--- Your objective ---
In the entries below, the line with "class: Mammalia" marks the start. Return it and every following line exactly, ending with the last.

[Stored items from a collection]
┏━━
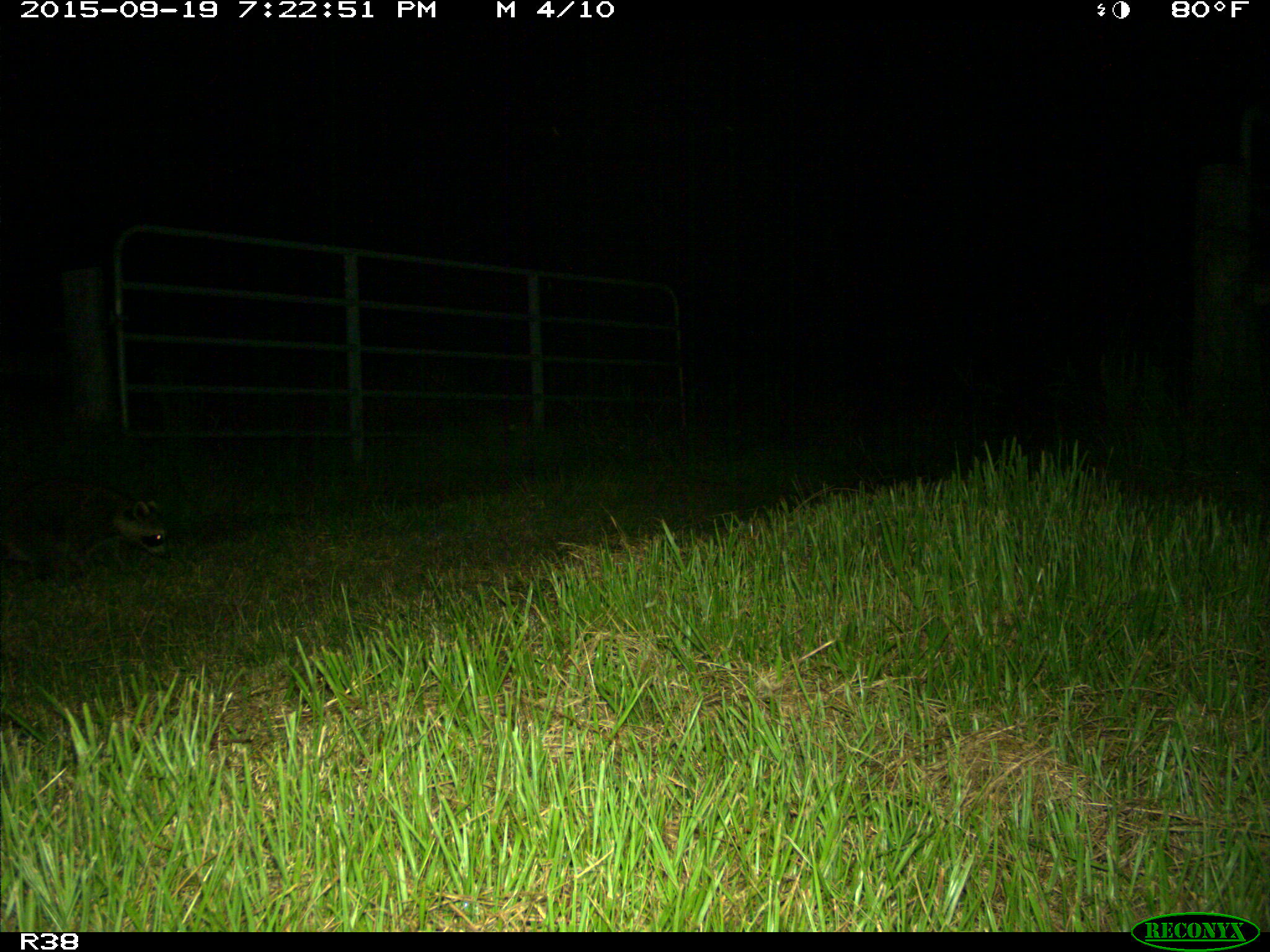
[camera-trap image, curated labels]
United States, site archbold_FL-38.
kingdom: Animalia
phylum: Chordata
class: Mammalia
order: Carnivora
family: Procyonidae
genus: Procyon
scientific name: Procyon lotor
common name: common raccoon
┗━━
--- Answer ---
class: Mammalia
order: Carnivora
family: Procyonidae
genus: Procyon
scientific name: Procyon lotor
common name: common raccoon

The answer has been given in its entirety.